#### [Given task]
Recast the stretch of the listing from the line containing "What is the distance" through the end of the listing as a two-column CSV with the headers text and answer. Give one row per entry, put each field in quotation marks with any line breaks replaced by spaces, and leave out the pictures.

#### [Records shown]
^^^^
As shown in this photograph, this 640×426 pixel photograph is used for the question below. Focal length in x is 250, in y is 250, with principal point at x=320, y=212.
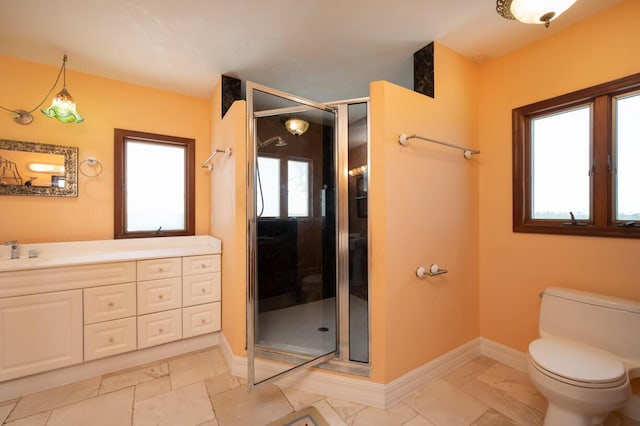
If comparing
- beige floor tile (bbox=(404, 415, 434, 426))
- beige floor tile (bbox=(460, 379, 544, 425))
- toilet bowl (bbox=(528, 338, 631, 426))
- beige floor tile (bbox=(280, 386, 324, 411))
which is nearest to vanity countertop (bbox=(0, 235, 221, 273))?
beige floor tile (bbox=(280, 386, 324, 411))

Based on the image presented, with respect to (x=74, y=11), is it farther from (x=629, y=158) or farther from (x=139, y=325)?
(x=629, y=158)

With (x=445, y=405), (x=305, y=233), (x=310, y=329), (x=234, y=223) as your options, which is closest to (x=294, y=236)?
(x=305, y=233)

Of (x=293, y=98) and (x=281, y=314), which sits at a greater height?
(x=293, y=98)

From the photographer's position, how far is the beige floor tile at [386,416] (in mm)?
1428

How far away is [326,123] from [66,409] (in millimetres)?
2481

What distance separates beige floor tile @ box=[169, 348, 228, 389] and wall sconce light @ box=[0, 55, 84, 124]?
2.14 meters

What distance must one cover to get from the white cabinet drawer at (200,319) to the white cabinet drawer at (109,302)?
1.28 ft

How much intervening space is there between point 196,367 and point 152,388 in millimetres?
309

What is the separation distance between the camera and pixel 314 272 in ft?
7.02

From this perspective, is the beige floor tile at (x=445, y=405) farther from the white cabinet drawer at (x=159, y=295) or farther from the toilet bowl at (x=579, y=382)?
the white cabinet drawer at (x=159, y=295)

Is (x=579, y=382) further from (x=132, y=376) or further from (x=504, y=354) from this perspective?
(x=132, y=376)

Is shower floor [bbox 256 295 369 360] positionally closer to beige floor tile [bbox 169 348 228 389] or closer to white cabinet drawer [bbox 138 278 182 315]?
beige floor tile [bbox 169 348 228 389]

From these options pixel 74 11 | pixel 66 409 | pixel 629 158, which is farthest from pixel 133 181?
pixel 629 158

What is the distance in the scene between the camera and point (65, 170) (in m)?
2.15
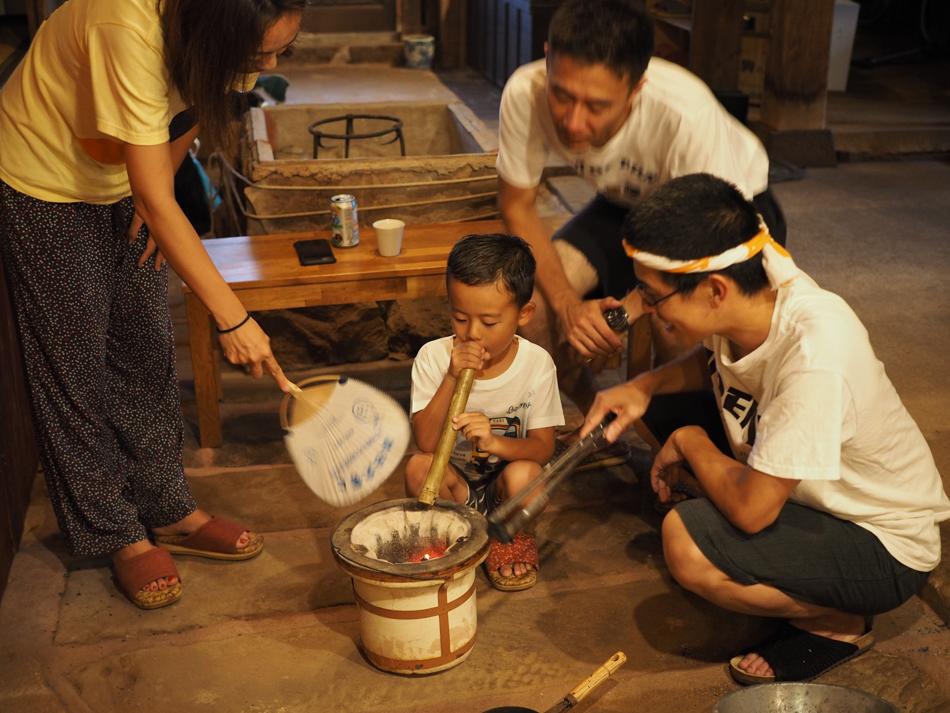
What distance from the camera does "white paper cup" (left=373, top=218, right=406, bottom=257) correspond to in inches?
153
^^^^
#### [Complete response]
text,answer
"What is the distance in the scene between the camera and point (65, 170) (in m)?","2.15"
"What distance from the camera does ""white paper cup"" (left=373, top=218, right=406, bottom=257) correspond to in inches?","153"